**Selected excerpt:**
%%
Most of the excitement in our house occurs before 9 am.
Take last Wednesday, for example. Brad left before the crack of dawn to meet with one of the hundreds (I do not think I'm exaggerating here) of people he meets with regularly, and two of four kids were awake to get food in their bellies before we took Brody to school at 8:30.
Brecken and Oaklee were just rubbing the sleep out of their eyes when Clementine came sauntering out into the kitchen to see the light of day. Brody loves to sleep in, so he missed all of the "excitement" that was about to ensue.
I left Oaklee in our master bedroom to play around while heading to the kitchen to get some food on the table. Brecken opened the back door in our kitchen to pee off the back deck. (I wish I could tell you this was not a regular occurrence, but this is one of the perks of living in the country, and "ability to pee off the back deck" will probably be on our list of needs if we ever go house hunting again.)
Seeing an opportunity with the door open, Banjo, our indoor-turned-outdoor-turned-"just live in the wild" cat, came barging in with something hairy in his mouth.
I took a closer look to confirm my suspicions...mouse. Banjo occasionally brings us these little "treats" and leaves them at our doorstep, but they usually don't make it past the threshold. This one was still alive, and I could see him kicking his freaky little legs as Banjo clenched him in his jaw.
Banjo was headed for our master bedroom where Oaklee was hanging out, practicing her speed-crawling and pulling up on everything she could reach.
(Here is where you need to start using your imagination to see this scene playing out at our house...)
%%
**Data rows:**
%%
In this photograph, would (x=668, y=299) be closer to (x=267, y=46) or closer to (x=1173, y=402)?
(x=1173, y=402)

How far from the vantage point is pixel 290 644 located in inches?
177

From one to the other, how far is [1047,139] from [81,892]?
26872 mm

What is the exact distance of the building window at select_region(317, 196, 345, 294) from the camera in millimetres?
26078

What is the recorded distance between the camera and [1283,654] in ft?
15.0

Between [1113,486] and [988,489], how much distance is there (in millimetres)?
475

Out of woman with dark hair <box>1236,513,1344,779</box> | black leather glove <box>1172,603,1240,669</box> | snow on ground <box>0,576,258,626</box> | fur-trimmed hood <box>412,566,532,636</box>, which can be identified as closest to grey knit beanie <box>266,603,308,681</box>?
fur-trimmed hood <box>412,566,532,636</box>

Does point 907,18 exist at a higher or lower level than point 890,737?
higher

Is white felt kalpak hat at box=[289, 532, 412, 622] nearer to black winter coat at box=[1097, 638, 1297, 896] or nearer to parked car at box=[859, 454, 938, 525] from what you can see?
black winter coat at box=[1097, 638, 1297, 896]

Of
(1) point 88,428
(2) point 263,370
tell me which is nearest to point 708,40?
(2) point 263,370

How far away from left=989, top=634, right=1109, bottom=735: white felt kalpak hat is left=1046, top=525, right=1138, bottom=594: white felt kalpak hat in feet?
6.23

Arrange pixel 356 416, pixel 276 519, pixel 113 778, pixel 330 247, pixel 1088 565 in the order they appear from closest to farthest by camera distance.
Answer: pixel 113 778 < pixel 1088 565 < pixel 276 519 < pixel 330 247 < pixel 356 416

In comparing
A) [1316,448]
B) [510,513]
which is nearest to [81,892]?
%%
%%
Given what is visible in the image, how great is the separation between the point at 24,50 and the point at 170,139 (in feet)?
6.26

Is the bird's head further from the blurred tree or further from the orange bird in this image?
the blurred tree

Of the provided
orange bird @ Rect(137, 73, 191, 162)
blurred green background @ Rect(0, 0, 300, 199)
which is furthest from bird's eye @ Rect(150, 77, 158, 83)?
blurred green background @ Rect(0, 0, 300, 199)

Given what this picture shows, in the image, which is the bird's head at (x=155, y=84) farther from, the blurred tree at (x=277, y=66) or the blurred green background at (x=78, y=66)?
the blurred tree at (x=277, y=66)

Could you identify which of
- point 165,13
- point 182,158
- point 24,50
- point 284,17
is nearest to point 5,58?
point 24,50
%%
%%
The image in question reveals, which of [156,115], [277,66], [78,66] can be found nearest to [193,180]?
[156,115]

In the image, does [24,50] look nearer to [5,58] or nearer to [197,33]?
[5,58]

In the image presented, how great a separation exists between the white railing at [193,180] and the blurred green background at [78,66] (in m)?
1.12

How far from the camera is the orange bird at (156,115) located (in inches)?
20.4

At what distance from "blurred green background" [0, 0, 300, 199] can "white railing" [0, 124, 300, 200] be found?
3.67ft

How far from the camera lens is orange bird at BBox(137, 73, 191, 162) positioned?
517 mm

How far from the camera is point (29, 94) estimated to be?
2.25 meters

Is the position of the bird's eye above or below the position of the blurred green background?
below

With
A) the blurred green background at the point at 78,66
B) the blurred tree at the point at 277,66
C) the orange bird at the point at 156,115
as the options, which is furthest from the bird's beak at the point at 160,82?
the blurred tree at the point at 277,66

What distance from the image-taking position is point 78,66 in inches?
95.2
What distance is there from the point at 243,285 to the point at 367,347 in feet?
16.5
%%
**Stated goal:** Resume the story about the cat bringing a live mouse into the house, picking up right after its last line.

**Output:**
I grabbed Banjo to stop him from making it to our bedroom with that rodent. When I picked him up he dropped the stinking limping mouse on the kitchen floor. It started hobbling away quickly for a wounded little thing, so I dropped Banjo back down so he could grab the mouse again, thus preventing me from needing to actually touch the thing with any part of my body. He performed just as I desired, but then he DARTED back to our bedroom with that thing in its mouth, headed for our closet where he likes to hide. (Hide from what? Just eight small hands that are constantly poking, prodding and pulling hair.)
I hope that, as you have imagined this little scene in your head, you have been imaging me with all of my squealing and screeching, along with Brecken and Clementine who had no idea what to think of this little rodent and their mom's ridiculous hopping around and squealing. I'm not saying I squealed and jumped around like a looney tune, but I'm not saying I didn't.
Banjo made it to the closet door with that thing, and when I caught up with him he must have been deciding where to hide. Oaklee was a few feet away, gawking and squealing happily because she loves to try to snuggle that cat. She actually tries to grab his hair, put her face in it, and then suck her thumb. What a weirdo. Regardless, it is unrequited love, as you can see from this picture:
I grabbed the cat in his moment of indecision, but he dropped that stinking mouse again. I wavered for a moment before deciding to get the cat outside and out of the picture. He was clearly no help to me. The mouse was limping around slowly in our closet, trying without success to climb my husband's shoes to find a hiding place. I glanced at Oaklee to see how close she was, knowing that she would try to snuggle that mouse if she could get her hands on it. (GROSSSSS.) Meanwhile, Banjo was clawing me and freaking out to get back to his mouse, and I had to make a quick decision, sprinting him to the backdoor to put him outside and then sprinting back ensure that Oaklee hadn't found a tiny new snuggle mate. This was my biggest concern in the whole ordeal: Do not let Oaklee snuggle that near-dead mouse. Well, it was my first big concern.
I removed Oaklee from the situation and shut the closet door to keep the mouse inside, then ran to the garage to find a box. I ran back to the closet, opened the door, and looked by my husband's shoes to find the mouse so I could trap it with the box and take it outside.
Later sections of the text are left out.